►

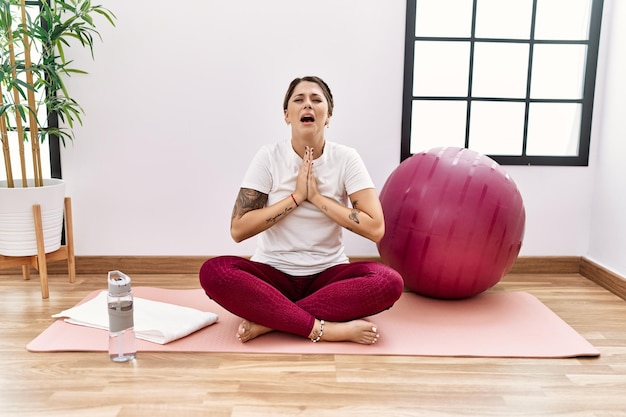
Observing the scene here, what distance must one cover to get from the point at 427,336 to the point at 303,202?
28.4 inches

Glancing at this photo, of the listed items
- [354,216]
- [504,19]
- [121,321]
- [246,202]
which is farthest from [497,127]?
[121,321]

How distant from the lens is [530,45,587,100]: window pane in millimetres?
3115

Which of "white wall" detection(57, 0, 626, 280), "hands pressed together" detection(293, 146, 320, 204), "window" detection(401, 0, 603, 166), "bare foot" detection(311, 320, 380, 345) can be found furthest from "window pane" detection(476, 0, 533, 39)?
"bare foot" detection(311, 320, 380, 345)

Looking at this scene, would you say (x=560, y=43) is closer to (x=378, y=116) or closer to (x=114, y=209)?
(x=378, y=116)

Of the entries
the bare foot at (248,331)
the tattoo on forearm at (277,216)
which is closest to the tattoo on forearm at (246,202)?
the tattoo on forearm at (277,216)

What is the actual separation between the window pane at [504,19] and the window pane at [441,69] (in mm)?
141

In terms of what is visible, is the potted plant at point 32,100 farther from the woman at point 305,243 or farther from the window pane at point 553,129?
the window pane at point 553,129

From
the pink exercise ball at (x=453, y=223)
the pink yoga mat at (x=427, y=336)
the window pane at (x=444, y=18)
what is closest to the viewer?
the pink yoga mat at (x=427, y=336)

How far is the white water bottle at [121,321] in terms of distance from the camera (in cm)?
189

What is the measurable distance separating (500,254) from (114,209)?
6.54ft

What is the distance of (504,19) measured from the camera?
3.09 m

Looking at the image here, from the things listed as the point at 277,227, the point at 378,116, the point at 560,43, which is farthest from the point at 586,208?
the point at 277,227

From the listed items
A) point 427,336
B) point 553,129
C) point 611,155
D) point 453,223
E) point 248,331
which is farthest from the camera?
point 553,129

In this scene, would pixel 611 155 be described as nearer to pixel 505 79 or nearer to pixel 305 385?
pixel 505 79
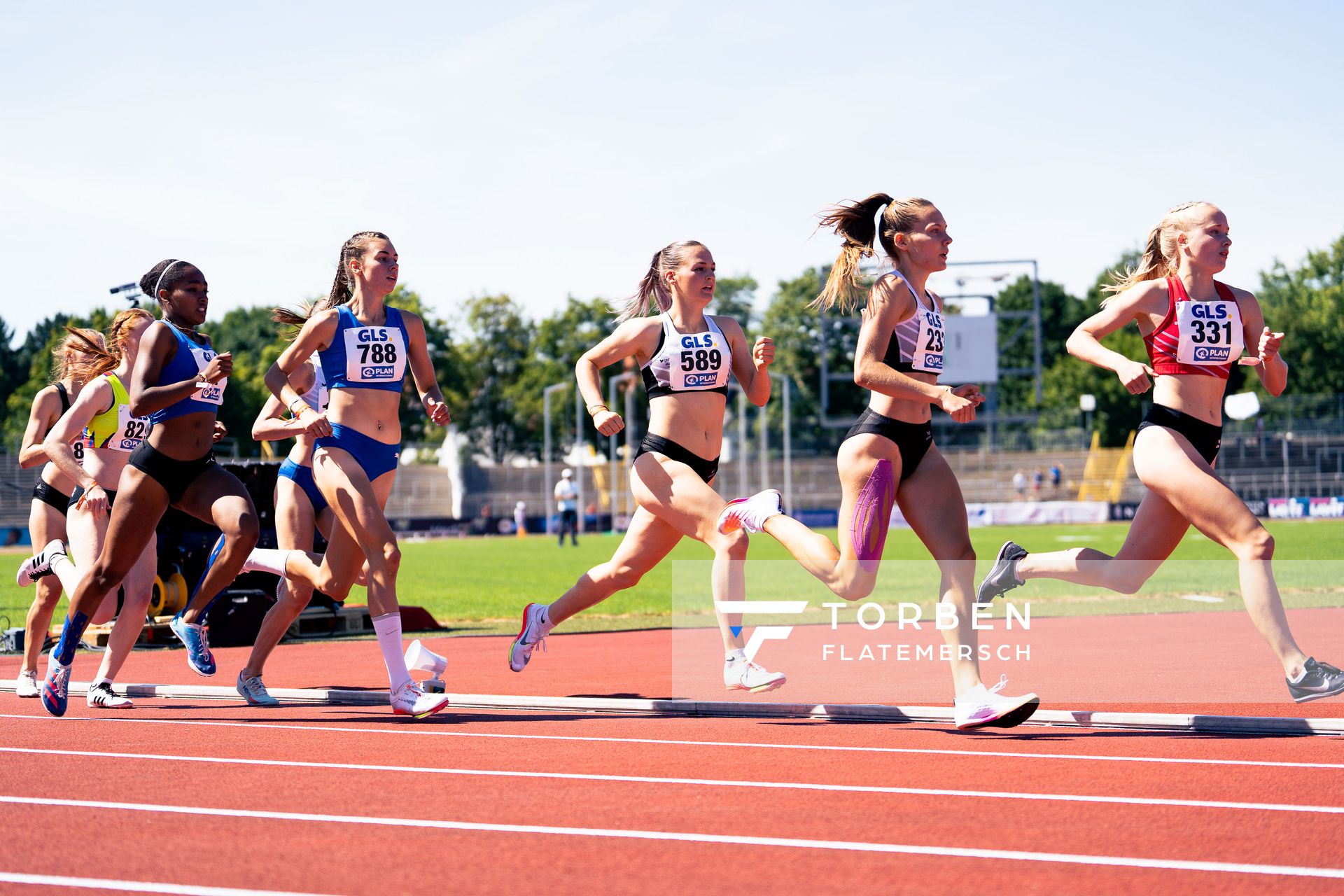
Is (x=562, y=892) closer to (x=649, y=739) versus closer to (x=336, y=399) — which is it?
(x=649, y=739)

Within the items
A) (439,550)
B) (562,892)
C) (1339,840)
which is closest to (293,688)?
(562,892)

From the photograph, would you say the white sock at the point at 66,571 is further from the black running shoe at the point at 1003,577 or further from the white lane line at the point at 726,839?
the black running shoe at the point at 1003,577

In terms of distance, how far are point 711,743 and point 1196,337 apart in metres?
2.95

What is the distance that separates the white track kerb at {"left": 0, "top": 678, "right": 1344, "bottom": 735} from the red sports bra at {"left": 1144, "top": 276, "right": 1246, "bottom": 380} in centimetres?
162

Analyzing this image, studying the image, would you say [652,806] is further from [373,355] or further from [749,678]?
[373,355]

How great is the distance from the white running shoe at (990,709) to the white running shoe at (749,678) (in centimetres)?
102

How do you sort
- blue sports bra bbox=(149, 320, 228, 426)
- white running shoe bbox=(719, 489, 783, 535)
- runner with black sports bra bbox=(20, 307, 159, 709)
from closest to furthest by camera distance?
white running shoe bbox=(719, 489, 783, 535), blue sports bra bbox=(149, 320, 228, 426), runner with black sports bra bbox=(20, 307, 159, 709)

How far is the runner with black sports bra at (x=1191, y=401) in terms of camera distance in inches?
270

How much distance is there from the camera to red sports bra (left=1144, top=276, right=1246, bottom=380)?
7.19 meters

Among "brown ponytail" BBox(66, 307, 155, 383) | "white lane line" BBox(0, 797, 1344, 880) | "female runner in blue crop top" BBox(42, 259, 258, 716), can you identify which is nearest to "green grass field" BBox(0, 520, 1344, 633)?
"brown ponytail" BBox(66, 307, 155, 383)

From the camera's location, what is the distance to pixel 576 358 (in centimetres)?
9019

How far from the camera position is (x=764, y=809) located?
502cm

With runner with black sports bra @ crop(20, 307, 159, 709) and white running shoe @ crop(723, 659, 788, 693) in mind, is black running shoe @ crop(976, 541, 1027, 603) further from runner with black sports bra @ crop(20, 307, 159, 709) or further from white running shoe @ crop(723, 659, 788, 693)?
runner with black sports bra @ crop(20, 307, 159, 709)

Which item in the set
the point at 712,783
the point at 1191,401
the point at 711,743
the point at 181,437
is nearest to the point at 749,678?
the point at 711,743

◄

Please copy all of the lines above word for word, leaving out the pictures.

_Task response_
Observing the scene here, what distance must one cover to get from the point at 427,336 to the point at 303,202?
28.4 inches

Glancing at this photo, of the listed items
- [354,216]
- [504,19]
- [121,321]
- [246,202]
which is farthest from [497,127]?
[121,321]

How distant from the lens is [530,45,587,100]: window pane in millimetres?
3115

Which of "white wall" detection(57, 0, 626, 280), "hands pressed together" detection(293, 146, 320, 204), "window" detection(401, 0, 603, 166), "bare foot" detection(311, 320, 380, 345) can be found furthest from "window pane" detection(476, 0, 533, 39)?
"bare foot" detection(311, 320, 380, 345)

Looking at this scene, would you say (x=560, y=43) is closer to (x=378, y=116) or closer to (x=114, y=209)?
(x=378, y=116)

Of the entries
the bare foot at (248,331)
the tattoo on forearm at (277,216)
which is closest to the tattoo on forearm at (246,202)?
the tattoo on forearm at (277,216)

What is the actual separation between the window pane at [504,19] and the window pane at [441,69] (in mm)?
141

In terms of what is visible, is the potted plant at point 32,100 farther from the woman at point 305,243 or farther from the window pane at point 553,129?
the window pane at point 553,129

From
the pink exercise ball at (x=453, y=223)
the pink yoga mat at (x=427, y=336)
the window pane at (x=444, y=18)
what is closest to the viewer?
the pink yoga mat at (x=427, y=336)

How far is the white water bottle at [121,321] in terms of distance from the camera (in cm)?
189

What is the measurable distance separating (500,254) from (114,209)?
6.54ft

What is the distance of (504,19) measured from the camera?
3.09 m

Looking at the image here, from the things listed as the point at 277,227, the point at 378,116, the point at 560,43, which is farthest from the point at 586,208?
the point at 277,227

From the listed items
A) point 427,336
B) point 553,129
C) point 611,155
D) point 453,223
E) point 248,331
which is farthest from the camera?
point 553,129

In this scene, would pixel 611 155 be described as nearer to pixel 505 79 or nearer to pixel 305 385?
pixel 505 79
Is (x=562, y=892) closer to (x=649, y=739) versus closer to (x=336, y=399) — which is it?
(x=649, y=739)

Within the items
A) (439,550)
B) (562,892)
C) (1339,840)
which is closest to (293,688)?
(562,892)

From the photograph, would you say the white sock at the point at 66,571 is further from the black running shoe at the point at 1003,577 or further from the white lane line at the point at 726,839?
the black running shoe at the point at 1003,577

In terms of distance, how far are point 711,743 and point 1196,337 apart in metres?
2.95

What is the distance that separates the white track kerb at {"left": 0, "top": 678, "right": 1344, "bottom": 735} from the red sports bra at {"left": 1144, "top": 276, "right": 1246, "bottom": 380} in centimetres?
162

Analyzing this image, studying the image, would you say [652,806] is further from [373,355] or further from [749,678]?
[373,355]

How great is the distance from the white running shoe at (990,709) to the white running shoe at (749,678) (in centimetres)?
102

How do you sort
- blue sports bra bbox=(149, 320, 228, 426)
- white running shoe bbox=(719, 489, 783, 535)
- runner with black sports bra bbox=(20, 307, 159, 709)
from closest to furthest by camera distance?
white running shoe bbox=(719, 489, 783, 535), blue sports bra bbox=(149, 320, 228, 426), runner with black sports bra bbox=(20, 307, 159, 709)

How far is the runner with black sports bra at (x=1191, y=401) in terms of camera distance in inches?
270

How much distance is there from the camera to red sports bra (left=1144, top=276, right=1246, bottom=380)?
7.19 meters

Among "brown ponytail" BBox(66, 307, 155, 383) | "white lane line" BBox(0, 797, 1344, 880) | "female runner in blue crop top" BBox(42, 259, 258, 716), can you identify which is nearest to "green grass field" BBox(0, 520, 1344, 633)?
"brown ponytail" BBox(66, 307, 155, 383)

From the camera's location, what is the distance to pixel 576 358 (in centimetres)?
9019

How far from the camera position is (x=764, y=809) located?
502cm

With runner with black sports bra @ crop(20, 307, 159, 709) and white running shoe @ crop(723, 659, 788, 693) in mind, is black running shoe @ crop(976, 541, 1027, 603) further from runner with black sports bra @ crop(20, 307, 159, 709) or further from white running shoe @ crop(723, 659, 788, 693)?
runner with black sports bra @ crop(20, 307, 159, 709)

Which item in the set
the point at 712,783
the point at 1191,401
the point at 711,743
the point at 181,437
is nearest to the point at 749,678?
the point at 711,743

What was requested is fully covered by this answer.